Excerpts from a dataset:
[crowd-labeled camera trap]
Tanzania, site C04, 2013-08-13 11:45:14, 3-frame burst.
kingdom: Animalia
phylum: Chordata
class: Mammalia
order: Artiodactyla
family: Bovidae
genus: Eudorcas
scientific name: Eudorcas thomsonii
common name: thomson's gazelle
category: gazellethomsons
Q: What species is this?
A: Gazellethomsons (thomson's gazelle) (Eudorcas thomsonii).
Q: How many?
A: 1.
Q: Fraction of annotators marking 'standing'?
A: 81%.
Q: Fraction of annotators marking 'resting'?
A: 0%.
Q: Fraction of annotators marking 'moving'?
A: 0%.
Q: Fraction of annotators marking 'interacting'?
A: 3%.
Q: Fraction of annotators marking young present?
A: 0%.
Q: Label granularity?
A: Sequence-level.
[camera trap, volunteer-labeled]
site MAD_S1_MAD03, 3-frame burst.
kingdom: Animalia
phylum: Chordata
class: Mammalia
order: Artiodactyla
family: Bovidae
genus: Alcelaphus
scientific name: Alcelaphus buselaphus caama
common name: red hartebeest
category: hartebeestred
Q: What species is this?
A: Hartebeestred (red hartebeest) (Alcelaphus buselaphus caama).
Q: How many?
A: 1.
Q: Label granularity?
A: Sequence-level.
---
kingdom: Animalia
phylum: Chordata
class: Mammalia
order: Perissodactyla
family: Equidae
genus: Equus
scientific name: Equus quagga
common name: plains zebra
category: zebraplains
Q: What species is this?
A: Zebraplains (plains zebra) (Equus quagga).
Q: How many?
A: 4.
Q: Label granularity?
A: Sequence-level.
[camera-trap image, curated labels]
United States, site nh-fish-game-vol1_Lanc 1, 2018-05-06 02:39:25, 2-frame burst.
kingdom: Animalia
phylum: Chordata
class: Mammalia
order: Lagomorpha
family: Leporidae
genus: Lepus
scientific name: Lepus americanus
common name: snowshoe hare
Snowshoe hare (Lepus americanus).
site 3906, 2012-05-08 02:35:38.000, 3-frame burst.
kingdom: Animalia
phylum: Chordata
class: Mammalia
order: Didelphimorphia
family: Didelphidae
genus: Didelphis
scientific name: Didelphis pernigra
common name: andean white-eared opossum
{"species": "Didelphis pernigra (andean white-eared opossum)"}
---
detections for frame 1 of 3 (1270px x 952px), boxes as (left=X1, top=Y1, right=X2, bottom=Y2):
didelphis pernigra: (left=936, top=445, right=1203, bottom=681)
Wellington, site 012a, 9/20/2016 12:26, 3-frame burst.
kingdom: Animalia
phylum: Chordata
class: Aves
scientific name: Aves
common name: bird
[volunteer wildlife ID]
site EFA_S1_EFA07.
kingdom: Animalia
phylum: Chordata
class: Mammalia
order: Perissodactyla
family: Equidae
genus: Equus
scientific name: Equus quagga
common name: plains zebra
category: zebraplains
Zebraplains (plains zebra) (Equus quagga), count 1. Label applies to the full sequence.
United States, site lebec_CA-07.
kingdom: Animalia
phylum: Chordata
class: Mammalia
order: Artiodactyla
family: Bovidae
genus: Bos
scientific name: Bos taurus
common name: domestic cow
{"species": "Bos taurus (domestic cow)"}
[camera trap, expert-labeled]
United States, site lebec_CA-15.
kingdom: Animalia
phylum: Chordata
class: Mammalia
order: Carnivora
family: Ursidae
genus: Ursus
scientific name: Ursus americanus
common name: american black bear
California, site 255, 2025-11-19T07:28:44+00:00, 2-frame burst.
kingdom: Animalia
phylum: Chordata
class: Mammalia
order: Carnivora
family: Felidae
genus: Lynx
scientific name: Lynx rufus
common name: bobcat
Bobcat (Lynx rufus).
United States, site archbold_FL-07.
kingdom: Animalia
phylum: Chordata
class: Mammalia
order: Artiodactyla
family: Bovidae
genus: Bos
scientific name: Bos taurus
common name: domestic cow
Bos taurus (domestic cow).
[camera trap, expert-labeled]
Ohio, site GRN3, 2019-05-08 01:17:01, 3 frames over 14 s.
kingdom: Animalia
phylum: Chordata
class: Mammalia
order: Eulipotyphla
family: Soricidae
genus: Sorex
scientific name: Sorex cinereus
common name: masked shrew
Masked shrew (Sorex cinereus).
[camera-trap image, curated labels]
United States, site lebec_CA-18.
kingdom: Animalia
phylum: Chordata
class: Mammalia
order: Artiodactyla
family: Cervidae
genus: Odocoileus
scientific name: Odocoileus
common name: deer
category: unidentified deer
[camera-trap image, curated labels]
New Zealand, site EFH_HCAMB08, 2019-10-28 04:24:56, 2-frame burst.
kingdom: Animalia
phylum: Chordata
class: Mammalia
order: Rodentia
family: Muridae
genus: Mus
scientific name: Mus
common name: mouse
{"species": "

### WORK TO BE COMPLETED:
Filter the entries down to the lines holding the string "annotators". Copy each of those lines.

### COMPLETED EXERCISE:
Q: Fraction of annotators marking 'standing'?
Q: Fraction of annotators marking 'resting'?
Q: Fraction of annotators marking 'moving'?
Q: Fraction of annotators marking 'interacting'?
Q: Fraction of annotators marking young present?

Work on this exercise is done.